- YOUR INSTRUCTIONS -
Please decide whether each of these statements agrees with the court opinion excerpt, answering yes or no and quoting the deciding words from it. (a) The appellant was allowed to use the vehicle from March 4, 2002 through March 8, 2002. (b) The appellant returned the vehicle to Ms. Hankinson on March 8, 2002. (c) Ms. Hankinson eventually reached the appellant after several tries.

- EXCERPT -
State Farm Mutual Auto Ins. Co. v. Loken, Unpublished Decision (9-20-2004)

2004 Ohio 5074
CourtOhio Court of Appeals
DecidedSeptember 20, 2004
DocketCase No. 04-CA-40.
StatusUnpublished
Cited by7 cases

This text of 2004 Ohio 5074 (State Farm Mutual Auto Ins. Co. v. Loken, Unpublished Decision (9-20-2004)) is published on Counsel Stack Legal Research, covering Ohio Court of Appeals primary law. Counsel Stack provides free access to over 12 million legal documents including statutes, case law, regulations, and constitutions.

Bluebook
State Farm Mutual Auto Ins. Co. v. Loken, Unpublished Decision (9-20-2004), 2004 Ohio 5074 (Ohio Ct. App. 2004).

Opinion

OPINION
{¶ 1} Appellant Jack B. Todd appeals the decision of the Fairfield County Municipal Court that granted appellee State Farm Mutual Automobile Insurance Company's motion for summary judgment. The following facts give rise to this appeal.

{¶ 2} On March 4, 2002, Phoebe Hankinson loaned her 1998 Ford Escort ZX2 to her friend the appellant Jack B. Todd. Ms. Hankinson allowed the appellant to use the vehicle from March 4, 2002 through March 8, 2002. Appellant was to return the vehicle to Ms. Hankinson on March 8, 2002 between 5:30 p.m. and 6:00 p.m. Appellant did not return the vehicle to Ms. Hankinson on March 8, 2002. Ms. Hankinson tried several times to contact appellant regarding the vehicle, but was never able to contact or locate him.

- SUPPLIED INFORMATION -
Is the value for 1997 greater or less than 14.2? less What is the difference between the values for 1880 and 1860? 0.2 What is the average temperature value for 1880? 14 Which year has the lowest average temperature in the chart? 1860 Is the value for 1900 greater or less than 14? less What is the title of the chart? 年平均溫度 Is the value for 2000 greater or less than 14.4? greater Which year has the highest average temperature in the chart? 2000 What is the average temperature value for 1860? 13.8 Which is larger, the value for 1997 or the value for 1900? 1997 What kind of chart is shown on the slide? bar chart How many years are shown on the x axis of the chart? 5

- SOLUTION TO THIS EXERCISE -
(a) Yes: "Ms. Hankinson allowed the appellant to use the vehicle from March 4, 2002 through March 8, 2002."
(b) No: "Appellant did not return the vehicle to Ms. Hankinson on March 8, 2002."
(c) No: "Ms. Hankinson tried several times to contact appellant regarding the vehicle, but was never able to contact or locate him."